Workflows · From Tasks · from_aws_s3

Purpose

Imports data from Amazon S3. If you have an Amazon Cloud configured as your client_cloud you should probably use the do task.

Method of use

Before you can download data you have to give Workflows access. Follow the steps below:

Have the Amazon Cloud administrator create an IAM account
Hand him the list of buckets and folders you want to access
Make sure the following policies are added:
1. `AmazonS3ReadOnlyAccess` - Minimum required access. You can only read data, but not set the delete_after=yes to delete source files after downloading them.
2. `AmazonS3FullAccess` - If you want to delete source files when read, or if you want to upload files to AWS S3 with the to_aws_s3 task
Make sure to activate `Programmatic access`
Send Access Key ID and Secret Access Key back to Onesecondbefore staff. They will add it to Workflows.
You should now be able to download data cloud objects from Amazon S3

Configuration

Example usage

extract:
    conn_id: aws_s3_readonly
    bucket: onesecondbefore-demo
    # Download files in folder `my/folder` with file prefix `part-`
    prefix: my/folder/part-

Properties

property	type	required	description
`conn_id`	string	no	Connection string as handed to you by the Onesecondbefore team.
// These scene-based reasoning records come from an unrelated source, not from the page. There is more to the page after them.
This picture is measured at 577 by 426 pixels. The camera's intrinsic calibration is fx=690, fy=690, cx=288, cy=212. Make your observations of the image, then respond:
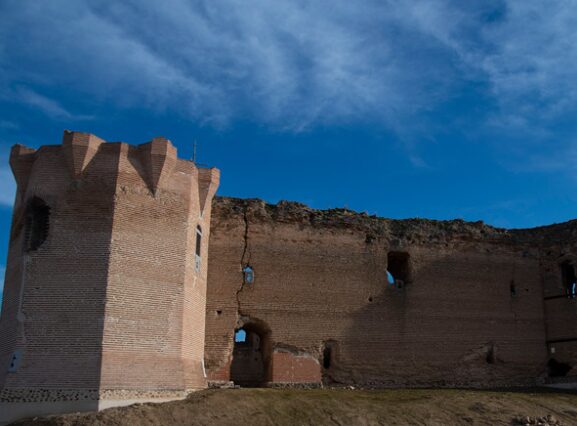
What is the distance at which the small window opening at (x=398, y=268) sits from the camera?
20.6 metres

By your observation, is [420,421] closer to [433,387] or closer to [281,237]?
[433,387]

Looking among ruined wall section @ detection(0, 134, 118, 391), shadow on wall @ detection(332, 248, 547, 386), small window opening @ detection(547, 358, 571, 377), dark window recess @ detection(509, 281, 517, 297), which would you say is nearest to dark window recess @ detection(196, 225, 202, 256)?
ruined wall section @ detection(0, 134, 118, 391)

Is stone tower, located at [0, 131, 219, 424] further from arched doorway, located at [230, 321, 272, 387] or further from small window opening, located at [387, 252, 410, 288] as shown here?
small window opening, located at [387, 252, 410, 288]

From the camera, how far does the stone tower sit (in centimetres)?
1395

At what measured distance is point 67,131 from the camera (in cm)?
1580

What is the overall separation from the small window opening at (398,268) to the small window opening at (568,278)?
18.3 ft

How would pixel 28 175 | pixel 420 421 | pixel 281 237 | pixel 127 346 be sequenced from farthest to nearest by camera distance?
pixel 281 237
pixel 28 175
pixel 420 421
pixel 127 346

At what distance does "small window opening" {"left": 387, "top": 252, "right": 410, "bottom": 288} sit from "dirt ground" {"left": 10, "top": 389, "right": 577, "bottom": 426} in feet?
12.0

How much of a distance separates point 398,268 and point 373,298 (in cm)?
197

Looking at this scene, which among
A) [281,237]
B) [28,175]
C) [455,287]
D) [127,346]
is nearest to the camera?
[127,346]

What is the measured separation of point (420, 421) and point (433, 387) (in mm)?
4528

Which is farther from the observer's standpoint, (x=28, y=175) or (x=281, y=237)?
(x=281, y=237)

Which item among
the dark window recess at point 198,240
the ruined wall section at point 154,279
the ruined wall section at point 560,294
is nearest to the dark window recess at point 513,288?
the ruined wall section at point 560,294

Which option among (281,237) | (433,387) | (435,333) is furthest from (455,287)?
(281,237)
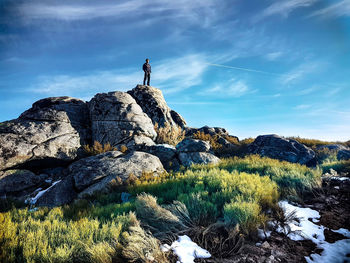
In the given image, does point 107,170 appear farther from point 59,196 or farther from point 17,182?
point 17,182

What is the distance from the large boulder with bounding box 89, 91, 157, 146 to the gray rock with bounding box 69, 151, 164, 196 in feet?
11.3

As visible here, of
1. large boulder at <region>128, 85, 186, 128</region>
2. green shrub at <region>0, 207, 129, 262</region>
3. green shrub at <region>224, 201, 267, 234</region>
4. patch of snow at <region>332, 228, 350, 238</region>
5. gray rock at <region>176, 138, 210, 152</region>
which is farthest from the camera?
large boulder at <region>128, 85, 186, 128</region>

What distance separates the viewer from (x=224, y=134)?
19.3 metres

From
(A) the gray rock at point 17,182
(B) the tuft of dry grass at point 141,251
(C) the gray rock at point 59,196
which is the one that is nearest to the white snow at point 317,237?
(B) the tuft of dry grass at point 141,251

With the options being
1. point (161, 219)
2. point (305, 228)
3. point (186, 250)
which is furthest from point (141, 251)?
point (305, 228)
Default is `aws_s3`
`bucket`	string	yes	Contains the Amazon S3 bucket
`prefix`	string	no	Default is no prefix (all files in the bucket). Contains the prefix. If configured like `prefix: my/folder/part-`, this means that only blobs with a filename that starts with `part-` will be downloaded from folder `my/folder`
`delete_after`	yesno (boolean)	no	Default is `no`. Set to `yes` if you want the blob to be deleted after you have imported it. This action cannot be undone. Please refer to the access settings to make sure your account has the correct policy for this.

Details

item	description
`API`	Amazon S3 REST API
`Pre-formatted schema`	No. Does not come with a pre-formatted schema.